| Provided entries |
++++++++++++++++++++
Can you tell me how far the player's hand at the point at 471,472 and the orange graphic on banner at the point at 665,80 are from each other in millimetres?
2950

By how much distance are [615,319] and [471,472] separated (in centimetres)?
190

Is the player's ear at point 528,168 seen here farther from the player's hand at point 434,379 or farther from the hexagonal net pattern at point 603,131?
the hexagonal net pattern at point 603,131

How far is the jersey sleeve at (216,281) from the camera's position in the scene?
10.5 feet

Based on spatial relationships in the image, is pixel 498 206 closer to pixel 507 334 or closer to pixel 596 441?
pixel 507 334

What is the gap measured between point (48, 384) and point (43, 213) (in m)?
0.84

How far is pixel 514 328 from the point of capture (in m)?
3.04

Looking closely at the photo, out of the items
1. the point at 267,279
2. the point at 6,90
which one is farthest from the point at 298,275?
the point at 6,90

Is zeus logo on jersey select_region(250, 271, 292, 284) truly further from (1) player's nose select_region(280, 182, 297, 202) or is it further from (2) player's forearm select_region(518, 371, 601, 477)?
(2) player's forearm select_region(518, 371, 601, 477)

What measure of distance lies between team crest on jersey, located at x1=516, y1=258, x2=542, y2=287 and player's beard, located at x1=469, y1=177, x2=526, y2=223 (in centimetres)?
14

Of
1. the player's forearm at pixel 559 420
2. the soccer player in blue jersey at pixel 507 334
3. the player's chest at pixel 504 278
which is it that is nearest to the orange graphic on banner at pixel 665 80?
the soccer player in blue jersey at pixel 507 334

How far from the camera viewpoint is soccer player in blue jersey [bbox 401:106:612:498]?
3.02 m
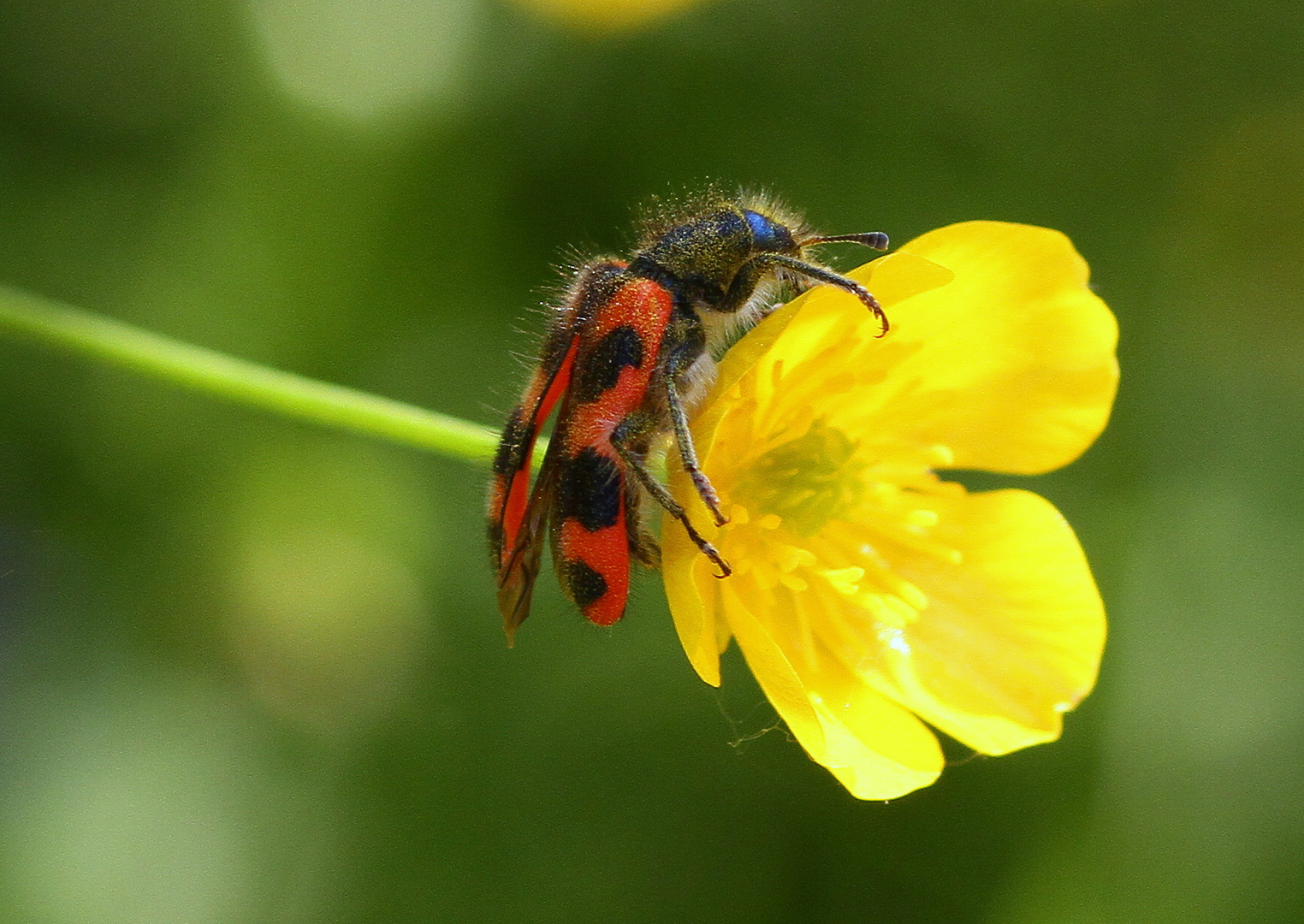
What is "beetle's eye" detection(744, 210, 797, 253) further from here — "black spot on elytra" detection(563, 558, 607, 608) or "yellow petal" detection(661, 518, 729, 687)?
"black spot on elytra" detection(563, 558, 607, 608)

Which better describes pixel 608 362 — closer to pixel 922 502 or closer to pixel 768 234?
pixel 768 234

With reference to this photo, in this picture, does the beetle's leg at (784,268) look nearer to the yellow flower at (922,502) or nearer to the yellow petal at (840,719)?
the yellow flower at (922,502)

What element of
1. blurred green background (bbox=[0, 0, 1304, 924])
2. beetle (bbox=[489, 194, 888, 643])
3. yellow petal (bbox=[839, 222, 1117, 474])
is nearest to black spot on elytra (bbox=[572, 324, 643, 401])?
beetle (bbox=[489, 194, 888, 643])

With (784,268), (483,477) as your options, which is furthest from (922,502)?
(483,477)

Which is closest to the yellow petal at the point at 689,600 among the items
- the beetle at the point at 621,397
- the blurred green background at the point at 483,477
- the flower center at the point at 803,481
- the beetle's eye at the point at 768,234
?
the beetle at the point at 621,397

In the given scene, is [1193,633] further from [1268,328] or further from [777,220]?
[777,220]

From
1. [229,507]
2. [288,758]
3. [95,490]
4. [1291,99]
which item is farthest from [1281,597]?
[95,490]
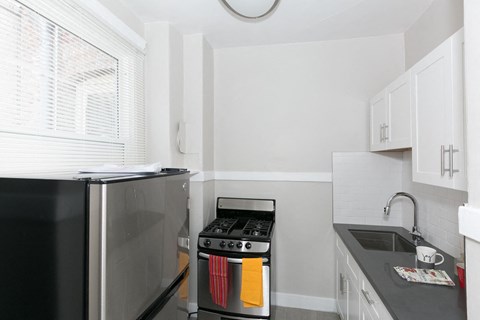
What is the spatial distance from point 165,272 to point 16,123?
1.02 meters

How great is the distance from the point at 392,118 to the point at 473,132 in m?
1.14

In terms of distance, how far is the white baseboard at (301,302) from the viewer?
8.04ft

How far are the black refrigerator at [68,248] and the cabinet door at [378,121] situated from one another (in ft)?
6.43

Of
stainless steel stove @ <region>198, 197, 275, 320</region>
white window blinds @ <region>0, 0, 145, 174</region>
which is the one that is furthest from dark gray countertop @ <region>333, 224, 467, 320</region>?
white window blinds @ <region>0, 0, 145, 174</region>

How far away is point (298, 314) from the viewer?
2406mm

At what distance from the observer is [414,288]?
1.24 m

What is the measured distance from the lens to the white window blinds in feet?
3.70

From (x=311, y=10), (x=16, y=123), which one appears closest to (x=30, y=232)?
(x=16, y=123)

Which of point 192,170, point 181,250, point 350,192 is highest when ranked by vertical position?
point 192,170

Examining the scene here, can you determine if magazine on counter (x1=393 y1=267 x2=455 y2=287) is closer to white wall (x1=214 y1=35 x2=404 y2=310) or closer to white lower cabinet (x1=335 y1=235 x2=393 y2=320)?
white lower cabinet (x1=335 y1=235 x2=393 y2=320)

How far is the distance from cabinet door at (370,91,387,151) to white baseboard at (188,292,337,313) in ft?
5.33

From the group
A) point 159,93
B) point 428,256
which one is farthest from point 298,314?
point 159,93

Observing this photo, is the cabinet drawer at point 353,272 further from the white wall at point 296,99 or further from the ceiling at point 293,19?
the ceiling at point 293,19

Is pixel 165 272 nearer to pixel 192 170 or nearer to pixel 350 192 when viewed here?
pixel 192 170
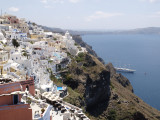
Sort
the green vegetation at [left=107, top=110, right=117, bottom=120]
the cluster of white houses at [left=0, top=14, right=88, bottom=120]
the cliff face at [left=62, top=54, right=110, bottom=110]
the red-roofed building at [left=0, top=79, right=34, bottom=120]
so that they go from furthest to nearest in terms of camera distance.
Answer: the green vegetation at [left=107, top=110, right=117, bottom=120] → the cliff face at [left=62, top=54, right=110, bottom=110] → the cluster of white houses at [left=0, top=14, right=88, bottom=120] → the red-roofed building at [left=0, top=79, right=34, bottom=120]

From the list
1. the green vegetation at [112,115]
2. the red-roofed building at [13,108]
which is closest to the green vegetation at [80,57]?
the green vegetation at [112,115]

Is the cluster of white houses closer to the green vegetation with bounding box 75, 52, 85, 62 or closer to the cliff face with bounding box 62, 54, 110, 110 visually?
the green vegetation with bounding box 75, 52, 85, 62

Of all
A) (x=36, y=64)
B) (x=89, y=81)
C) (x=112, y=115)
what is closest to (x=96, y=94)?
(x=89, y=81)

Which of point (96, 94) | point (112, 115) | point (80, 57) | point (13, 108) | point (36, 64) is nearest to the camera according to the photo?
point (13, 108)

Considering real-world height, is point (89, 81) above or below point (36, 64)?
below

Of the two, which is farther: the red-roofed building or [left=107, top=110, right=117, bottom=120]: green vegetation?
[left=107, top=110, right=117, bottom=120]: green vegetation

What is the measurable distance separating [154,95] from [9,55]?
148 feet

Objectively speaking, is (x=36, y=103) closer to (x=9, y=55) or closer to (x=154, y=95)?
(x=9, y=55)

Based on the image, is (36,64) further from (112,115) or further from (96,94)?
(112,115)

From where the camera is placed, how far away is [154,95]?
5894 cm

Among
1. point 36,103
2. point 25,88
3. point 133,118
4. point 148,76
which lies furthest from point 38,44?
point 148,76

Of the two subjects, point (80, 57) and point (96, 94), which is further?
point (80, 57)

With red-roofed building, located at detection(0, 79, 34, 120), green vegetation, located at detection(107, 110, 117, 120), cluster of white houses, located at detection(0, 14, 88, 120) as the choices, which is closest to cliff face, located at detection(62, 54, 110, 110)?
cluster of white houses, located at detection(0, 14, 88, 120)

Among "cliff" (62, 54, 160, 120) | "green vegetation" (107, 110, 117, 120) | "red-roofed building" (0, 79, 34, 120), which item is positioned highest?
"red-roofed building" (0, 79, 34, 120)
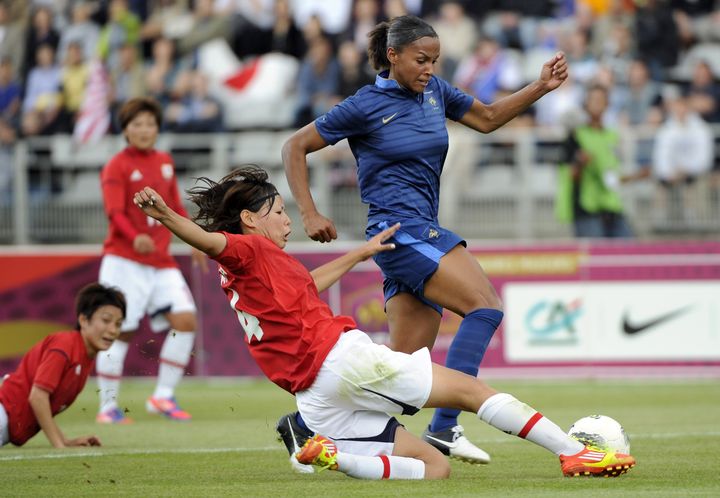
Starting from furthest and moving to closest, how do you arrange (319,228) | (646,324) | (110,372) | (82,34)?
++++++++++++++++++++
| Goal of the exercise |
Render the listing as a numbered list, starting at the line that contains "Objectively speaking, is" and stopping after the final line. Skip blank lines and leave out the pictures.

| Response to this exercise |
1. Objectively speaking, is (x=36, y=103) closer to (x=9, y=55) or closer to (x=154, y=95)?
2. (x=9, y=55)
3. Based on the image, is (36,64) further from (112,115) or further from (96,94)?
4. (112,115)
5. From where the camera is placed, how far away is [154,95]?
6. 5894 cm
7. Among
8. 1. point 36,103
9. 2. point 25,88
10. 3. point 133,118
11. 4. point 148,76
12. which lies furthest from point 38,44?
13. point 148,76
14. Of the two subjects, point (80, 57) and point (96, 94), which is further?
15. point (80, 57)
16. With red-roofed building, located at detection(0, 79, 34, 120), green vegetation, located at detection(107, 110, 117, 120), cluster of white houses, located at detection(0, 14, 88, 120) as the choices, which is closest to cliff face, located at detection(62, 54, 110, 110)?
17. cluster of white houses, located at detection(0, 14, 88, 120)
18. Among "cliff" (62, 54, 160, 120) | "green vegetation" (107, 110, 117, 120) | "red-roofed building" (0, 79, 34, 120), which item is positioned highest?
19. "red-roofed building" (0, 79, 34, 120)
20. Starting from furthest and moving to closest, how do you arrange (319,228) | (646,324) | (110,372) | (82,34)?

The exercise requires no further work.